Rada ekspertów dla menedżerów? – nie obejmować stanowisk w państwowej spółce. – Brak stabilności w zarządach spółek Skarbu Państwa i niewielka decyzyjność szefów państwowych firm już wcześniej powodowały, że dobrzy menedżerowie zwykle je omijali z daleka.
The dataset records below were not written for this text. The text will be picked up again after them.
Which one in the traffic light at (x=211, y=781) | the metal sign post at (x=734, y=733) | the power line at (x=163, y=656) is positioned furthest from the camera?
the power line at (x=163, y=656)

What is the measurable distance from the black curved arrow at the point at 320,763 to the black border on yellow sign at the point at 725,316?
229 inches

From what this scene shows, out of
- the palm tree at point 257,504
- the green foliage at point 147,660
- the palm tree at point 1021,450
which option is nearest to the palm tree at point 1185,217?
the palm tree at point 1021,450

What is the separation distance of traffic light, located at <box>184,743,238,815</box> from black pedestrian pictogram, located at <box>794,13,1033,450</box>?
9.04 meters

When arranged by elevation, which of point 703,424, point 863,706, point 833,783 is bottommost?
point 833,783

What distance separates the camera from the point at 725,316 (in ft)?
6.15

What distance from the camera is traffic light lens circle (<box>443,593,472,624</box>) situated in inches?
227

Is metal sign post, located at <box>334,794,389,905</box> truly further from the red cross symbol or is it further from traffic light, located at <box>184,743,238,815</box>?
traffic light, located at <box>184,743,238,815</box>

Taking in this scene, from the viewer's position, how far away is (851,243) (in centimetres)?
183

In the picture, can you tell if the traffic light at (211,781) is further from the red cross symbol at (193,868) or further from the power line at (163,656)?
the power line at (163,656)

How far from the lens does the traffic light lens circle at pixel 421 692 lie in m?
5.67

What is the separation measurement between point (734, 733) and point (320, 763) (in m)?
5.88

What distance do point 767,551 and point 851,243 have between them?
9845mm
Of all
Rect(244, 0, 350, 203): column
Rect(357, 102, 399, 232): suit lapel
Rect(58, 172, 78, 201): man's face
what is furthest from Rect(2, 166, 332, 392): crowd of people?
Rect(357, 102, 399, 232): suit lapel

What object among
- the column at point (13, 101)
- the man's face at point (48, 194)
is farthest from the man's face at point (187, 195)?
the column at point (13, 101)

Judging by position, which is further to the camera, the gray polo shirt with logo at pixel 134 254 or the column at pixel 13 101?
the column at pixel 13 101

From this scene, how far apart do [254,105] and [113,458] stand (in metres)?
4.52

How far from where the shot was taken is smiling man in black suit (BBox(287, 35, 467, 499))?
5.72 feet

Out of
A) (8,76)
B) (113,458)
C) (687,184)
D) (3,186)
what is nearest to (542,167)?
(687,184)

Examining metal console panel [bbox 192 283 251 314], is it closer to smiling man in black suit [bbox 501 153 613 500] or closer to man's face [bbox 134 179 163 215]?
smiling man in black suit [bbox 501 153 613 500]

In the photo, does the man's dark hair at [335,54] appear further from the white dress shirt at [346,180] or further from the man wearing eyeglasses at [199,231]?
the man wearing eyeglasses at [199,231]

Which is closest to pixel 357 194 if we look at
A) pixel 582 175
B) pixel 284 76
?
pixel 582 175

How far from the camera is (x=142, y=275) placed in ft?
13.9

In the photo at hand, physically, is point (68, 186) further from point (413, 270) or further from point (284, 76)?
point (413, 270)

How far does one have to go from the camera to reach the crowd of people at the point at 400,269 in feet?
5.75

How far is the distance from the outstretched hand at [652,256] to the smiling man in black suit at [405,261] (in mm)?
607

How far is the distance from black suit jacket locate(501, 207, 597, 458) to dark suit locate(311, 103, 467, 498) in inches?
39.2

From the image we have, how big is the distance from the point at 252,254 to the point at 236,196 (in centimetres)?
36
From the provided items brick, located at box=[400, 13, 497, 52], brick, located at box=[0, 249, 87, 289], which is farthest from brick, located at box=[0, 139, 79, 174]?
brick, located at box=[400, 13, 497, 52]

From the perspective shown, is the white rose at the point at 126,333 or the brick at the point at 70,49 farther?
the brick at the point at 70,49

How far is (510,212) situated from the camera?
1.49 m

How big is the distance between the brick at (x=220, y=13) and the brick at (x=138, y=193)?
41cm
Inspirowane doraźnymi interesami politycznymi zatrzymania byłych prezesów i dyrektorów dużych spółek mogą ich dodatkowo zniechęcić – twierdzi Andrzej Nartowski, ekspert corporate governance i emerytowany prezes Polskiego Instytutu Dyrektorów, który od lat obserwuje i krytycznie komentuje obrotowe drzwi – jak określa sytuację kadrową – w spółkach Skarbu Państwa.
Szefowie jak rękawiczki
Również Waldemar Paturej, prezes Grupy HRC i szef CFR Global Executive Search (międzynarodowego sojuszu firm rekrutujących menedżerów), ocenia, że polityczna fala zatrzymań byłych szefów państwowych firm tylko wzmocni krytyczne nastawienie wielu menedżerów do pracy w państwowych firmach. – Już od czasów SLD standardy obsadzania stanowisk w spółkach Skarbu Państwa są niskie, na stanowiska zarządcze trafia tam wiele przypadkowych osób, a wymiana kadr od lat przypomina podział łupów. W rezultacie najlepsi menedżerowie zwykle trzymają się od nich z daleka – ocenia Paturej.
Jak zwraca uwagą prof. Krzysztof Obłój, ekspert zarządzania strategicznego z Akademii Leona Koźmińskiego, w przypadku stanowisk menedżerów, które są zależne od władzy politycznej, zawsze sprawdza się powiedzenie, że łaska pańska na pstrym koniu jeździ. – Są oni zmieniani jak rękawiczki przez ekipy polityczne i rozliczani przez nie w nieskończoność. Dlatego optymalną strategią jest nigdy nie zajmować takiego stanowiska. I część menedżerów faktycznie trzyma się tej zasady. – Tylko że w Polsce, jeśli ktoś chce być menedżerem wielkiej spółki, to wybór ma bardzo ograniczony – przypomina prof. Obłój.
Jak jednak zaznacza Andrzej Nartowski, naprawdę dobry menedżer musi dzisiaj zdawać sobie sprawę, że jego kariera nie kończy się między Odrą i Nysą Łużycką a Bugiem. Według niego trudno obecnie wskazać argument, który mógłby skłonić cenionych, mających mocną pozycję zawodową menedżerów do przyjęcia oferty pracy w firmie, gdzie o obsadzie stanowisk decydują zupełnie inne kryteria niż doświadczenie czy kompetencje. Tym bardziej że zwykle nie narzekają na brak atrakcyjnych ofert pracy, także z zagranicy. Nartowski wspomina niedawną rozmowę z doświadczoną menedżer, która nie kryła, że ostatnie informacje o zatrzymaniach byłych szefów dużych firm skłoniły ją do ponownego rozważenia propozycji pracy za granicą, choć wiązałoby się to z niełatwą dla rodziny przeprowadzką. Wcześniej miała też oferty z państwowych firm, ale je konsekwentnie odrzucała.
Telefon z centrali
– W spółkach Skarbu Państwa głównym kryterium doboru kadr jest ich przydatność polityczna. W dodatku nie zapewniają one obiecujących perspektyw kariery. Nie wiadomo, kiedy się skończy łaska decydentów politycznych, co się może stać nagle i niespodziewanie – zaznacza Nartowski.